Prior to the Super Bowl, CBS rejected this ad because it showed the Coca-Cola and Pepsi brands, as well as their bottles exploding. These beverage giants are annual participants that spend millions of dollars on the network, so it’s understandable that they did not want to upset them by having another advertiser humiliate the companies or their products.
For a relatively new player to the beverage market like SodaStream, this banned commercial marks a strong success – specifically because it was banned. The new player must make some noise in the market to gain attention, and what better way to accomplish this feat than getting their commercial banned? Traditional big-name companies want their ads to be seen during the Super Bowl since it has the largest viewing audience and helps them rename top of mind.
But for SodaStream and other emerging companies, this not necessarily be cost effective despite the desire to showcase their product or service. These TV spots represent a significant investment ($4 million) and they may not want to get involved in a bidding war for only 30 seconds of publicity. They still want their ad to be seen, but their return on investment is much more critical to their bottom line. By having their original ad banned and then creating a tamer version approved by CBS, SodaStream is maximizing their pre-game publicity.

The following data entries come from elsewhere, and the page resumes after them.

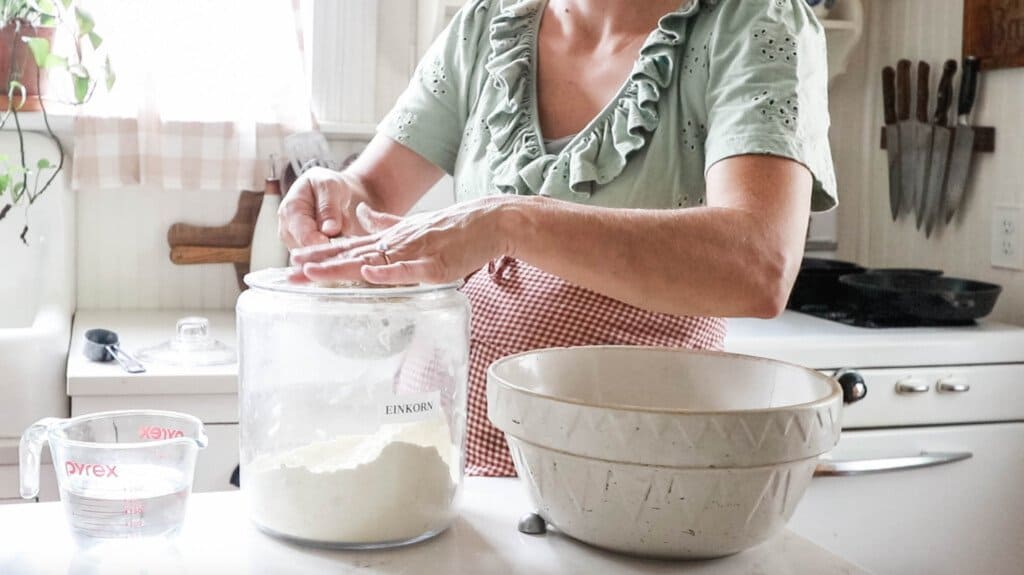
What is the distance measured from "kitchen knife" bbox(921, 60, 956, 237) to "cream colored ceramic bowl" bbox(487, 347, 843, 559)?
1540 mm

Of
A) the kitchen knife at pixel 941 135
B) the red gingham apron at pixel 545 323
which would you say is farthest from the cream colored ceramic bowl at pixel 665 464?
the kitchen knife at pixel 941 135

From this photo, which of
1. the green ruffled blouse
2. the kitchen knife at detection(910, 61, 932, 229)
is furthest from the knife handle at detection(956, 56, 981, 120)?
the green ruffled blouse

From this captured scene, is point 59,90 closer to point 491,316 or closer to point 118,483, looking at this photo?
point 491,316

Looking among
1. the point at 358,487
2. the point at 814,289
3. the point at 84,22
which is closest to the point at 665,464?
the point at 358,487

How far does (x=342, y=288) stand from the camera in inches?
33.3

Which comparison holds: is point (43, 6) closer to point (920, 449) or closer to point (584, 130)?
point (584, 130)

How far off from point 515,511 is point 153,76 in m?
1.45

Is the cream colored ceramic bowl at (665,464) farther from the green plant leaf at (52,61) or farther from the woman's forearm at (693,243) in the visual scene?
the green plant leaf at (52,61)

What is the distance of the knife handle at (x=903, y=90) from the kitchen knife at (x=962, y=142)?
0.44ft

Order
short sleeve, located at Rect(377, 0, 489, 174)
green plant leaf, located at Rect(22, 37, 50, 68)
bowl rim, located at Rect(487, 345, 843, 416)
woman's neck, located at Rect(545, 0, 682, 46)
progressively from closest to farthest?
bowl rim, located at Rect(487, 345, 843, 416) → woman's neck, located at Rect(545, 0, 682, 46) → short sleeve, located at Rect(377, 0, 489, 174) → green plant leaf, located at Rect(22, 37, 50, 68)

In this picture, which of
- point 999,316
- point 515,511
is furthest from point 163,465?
point 999,316

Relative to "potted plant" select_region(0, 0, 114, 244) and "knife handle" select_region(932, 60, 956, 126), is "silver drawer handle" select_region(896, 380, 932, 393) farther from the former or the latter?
"potted plant" select_region(0, 0, 114, 244)

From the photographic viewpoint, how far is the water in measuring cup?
0.82m

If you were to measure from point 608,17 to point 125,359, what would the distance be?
35.3 inches
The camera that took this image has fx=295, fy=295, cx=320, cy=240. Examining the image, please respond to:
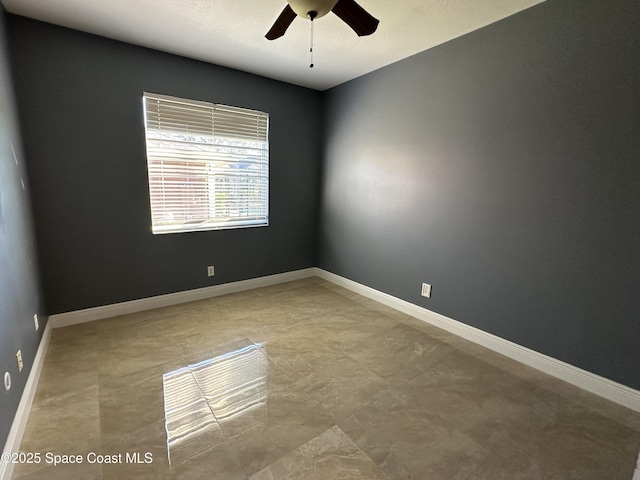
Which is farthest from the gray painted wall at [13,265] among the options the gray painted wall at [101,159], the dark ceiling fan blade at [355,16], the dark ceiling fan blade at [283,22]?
the dark ceiling fan blade at [355,16]

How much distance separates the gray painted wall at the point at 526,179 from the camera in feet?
5.93

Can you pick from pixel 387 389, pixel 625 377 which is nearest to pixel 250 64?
pixel 387 389

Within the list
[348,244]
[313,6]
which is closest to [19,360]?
[313,6]

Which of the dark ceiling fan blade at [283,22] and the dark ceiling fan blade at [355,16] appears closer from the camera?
the dark ceiling fan blade at [355,16]

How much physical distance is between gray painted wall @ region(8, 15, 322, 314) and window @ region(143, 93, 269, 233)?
0.35 ft

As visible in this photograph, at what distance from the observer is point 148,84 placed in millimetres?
2832

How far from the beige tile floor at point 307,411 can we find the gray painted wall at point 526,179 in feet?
1.46

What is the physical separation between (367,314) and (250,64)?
9.64 ft

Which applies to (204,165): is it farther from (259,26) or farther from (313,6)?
(313,6)

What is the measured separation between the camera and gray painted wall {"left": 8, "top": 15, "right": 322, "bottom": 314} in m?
2.43

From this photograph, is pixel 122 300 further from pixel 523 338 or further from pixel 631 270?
pixel 631 270

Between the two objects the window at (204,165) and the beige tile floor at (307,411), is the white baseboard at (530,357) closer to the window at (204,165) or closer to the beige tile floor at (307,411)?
the beige tile floor at (307,411)

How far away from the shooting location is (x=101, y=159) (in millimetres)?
2705

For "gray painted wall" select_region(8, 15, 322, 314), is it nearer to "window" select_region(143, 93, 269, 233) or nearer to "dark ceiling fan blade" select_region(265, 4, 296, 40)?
"window" select_region(143, 93, 269, 233)
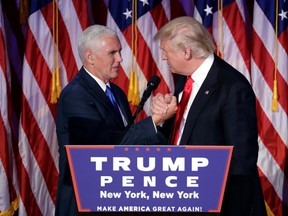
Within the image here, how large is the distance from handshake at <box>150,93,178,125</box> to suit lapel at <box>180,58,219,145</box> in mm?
113

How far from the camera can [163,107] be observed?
2.06 metres

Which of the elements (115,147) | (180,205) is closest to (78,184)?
(115,147)

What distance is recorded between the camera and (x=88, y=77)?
2594 mm

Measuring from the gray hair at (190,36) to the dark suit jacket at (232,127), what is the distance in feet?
0.25

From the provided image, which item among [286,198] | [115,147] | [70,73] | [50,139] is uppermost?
[115,147]

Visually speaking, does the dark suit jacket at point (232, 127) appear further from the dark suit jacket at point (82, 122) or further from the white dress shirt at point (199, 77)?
the dark suit jacket at point (82, 122)

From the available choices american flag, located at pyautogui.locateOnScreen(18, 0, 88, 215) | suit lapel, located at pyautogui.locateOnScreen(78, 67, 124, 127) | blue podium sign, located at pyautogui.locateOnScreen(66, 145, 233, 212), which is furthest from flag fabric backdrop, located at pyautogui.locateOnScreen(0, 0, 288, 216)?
blue podium sign, located at pyautogui.locateOnScreen(66, 145, 233, 212)

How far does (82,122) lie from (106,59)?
1.20ft

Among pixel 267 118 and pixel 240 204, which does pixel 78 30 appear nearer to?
pixel 267 118

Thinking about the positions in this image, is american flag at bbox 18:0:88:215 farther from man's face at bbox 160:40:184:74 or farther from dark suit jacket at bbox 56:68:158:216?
man's face at bbox 160:40:184:74

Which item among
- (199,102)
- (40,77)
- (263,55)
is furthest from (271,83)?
(199,102)

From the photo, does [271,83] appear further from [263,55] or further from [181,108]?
[181,108]

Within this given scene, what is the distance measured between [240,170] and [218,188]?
1.48 ft

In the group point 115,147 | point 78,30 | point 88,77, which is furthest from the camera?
point 78,30
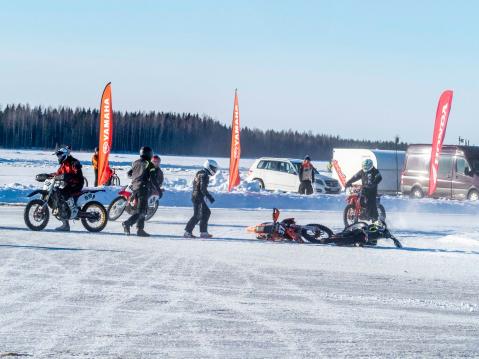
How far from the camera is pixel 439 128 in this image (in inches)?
994

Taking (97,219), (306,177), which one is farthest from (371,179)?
(306,177)

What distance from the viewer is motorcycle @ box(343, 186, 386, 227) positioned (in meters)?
18.4

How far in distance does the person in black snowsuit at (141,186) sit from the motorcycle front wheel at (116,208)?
2.22m

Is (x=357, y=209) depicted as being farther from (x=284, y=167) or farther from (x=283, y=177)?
(x=284, y=167)

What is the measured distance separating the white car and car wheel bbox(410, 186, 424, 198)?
3.28 metres

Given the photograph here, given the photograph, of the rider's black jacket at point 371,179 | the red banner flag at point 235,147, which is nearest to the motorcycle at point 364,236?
the rider's black jacket at point 371,179

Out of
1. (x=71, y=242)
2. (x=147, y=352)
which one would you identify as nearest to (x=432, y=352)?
(x=147, y=352)

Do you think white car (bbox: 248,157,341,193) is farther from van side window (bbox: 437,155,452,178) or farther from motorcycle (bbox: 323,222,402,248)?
motorcycle (bbox: 323,222,402,248)

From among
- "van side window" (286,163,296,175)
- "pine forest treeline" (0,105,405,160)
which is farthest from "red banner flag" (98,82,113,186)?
"pine forest treeline" (0,105,405,160)

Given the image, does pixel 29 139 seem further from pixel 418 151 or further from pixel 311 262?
pixel 311 262

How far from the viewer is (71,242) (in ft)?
45.5

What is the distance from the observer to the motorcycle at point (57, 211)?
15.4 meters

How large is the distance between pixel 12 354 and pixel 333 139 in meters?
180

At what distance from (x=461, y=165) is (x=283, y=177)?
7.45 metres
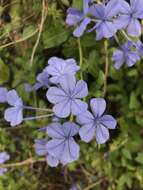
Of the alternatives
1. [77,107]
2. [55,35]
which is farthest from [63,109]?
[55,35]

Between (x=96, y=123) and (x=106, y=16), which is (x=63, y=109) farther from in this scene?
(x=106, y=16)

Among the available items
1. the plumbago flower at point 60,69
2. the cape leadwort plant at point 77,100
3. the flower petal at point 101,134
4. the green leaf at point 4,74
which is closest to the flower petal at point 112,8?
the cape leadwort plant at point 77,100

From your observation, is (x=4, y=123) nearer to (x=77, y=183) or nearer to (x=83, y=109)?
(x=77, y=183)

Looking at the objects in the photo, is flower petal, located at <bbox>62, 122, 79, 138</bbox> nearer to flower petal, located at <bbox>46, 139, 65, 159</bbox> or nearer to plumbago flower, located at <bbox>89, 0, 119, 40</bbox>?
flower petal, located at <bbox>46, 139, 65, 159</bbox>

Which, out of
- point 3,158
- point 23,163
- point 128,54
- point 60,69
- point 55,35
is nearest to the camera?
point 60,69

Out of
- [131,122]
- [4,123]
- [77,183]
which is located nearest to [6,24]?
[4,123]
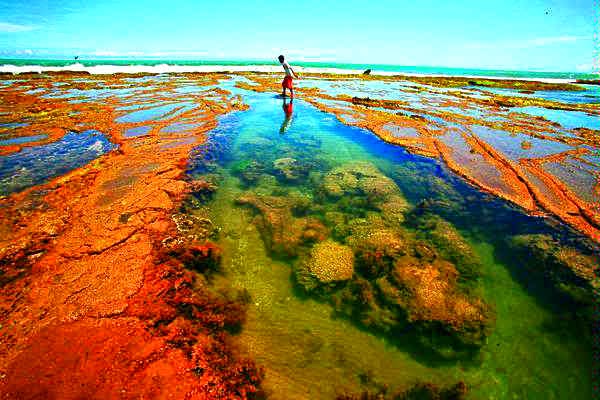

The approved ad that eventually aired during the Super Bowl can be viewed below:
Like the banned version, the message still rings true. You could have saved 500 million bottles if you had used their home carbonation product.
Since the day SodaStream publicized the prohibition of their original creative, they published the banned version online. The commercial had already had amassed over 2 million views after five days. It’s no Gangnam Style or cute kitten video, but people are generally curious to see why certain things are kept from them. Words like “banned” make it more intriguing to find out what was so alarming in the first place for it to be banned. Consumers would go online to seek out the banned commercial after learning that CBS has prohibited them from seeing it. SodaStream even advertises it now on their website, with the tagline of “Watch the SodaStream commercial they wouldn’t let you see during the big game”.
Despite all this heightened interest over the prohibited commercial, does this translate to anything material for SodaStream? Will it generate sales or profits for the home carbonation beverage company? The initial observation is that it will boost their Super Bowl return on investment, shortening the payback timeframe. The total investment was $5 million given reports indicate that this ad cost $1 million to produce, along with the $4 million price tag of the 30 second spot. To recuperate this $5 million, it would have taken Coca-Cola or Pepsi a few months since they have such a broad product portfolio and they are so well distributed in the marketplace. SodaStream on the other hand is not as widely available and can be assumed to take longer to capture this $5 million. They are also still trying to gain distribution in many locations, and lack the same level of brand recognition the other beverage advertisers has.
After this Super Bowl event, I do not expect brand recognition will be that big of a problem any longer. Whether it was the company itself pushing to increase the public’s knowledge of their product or the media driving this exposure, SodaStream will become a household name. And the stronger brand recognition will help them get into more retailers and sales locations. For their existing outlets, this may represent increased sales.
What may have been 9 months or a full year to realize the gains could potentially be achieved in 6 months. The total investment – $5 million – was certainly significant. But the increased attention that resulted from the banned version along with displaying a Super Bowl commercial (during the fourth quarter of a close game) made this a worthwhile investment.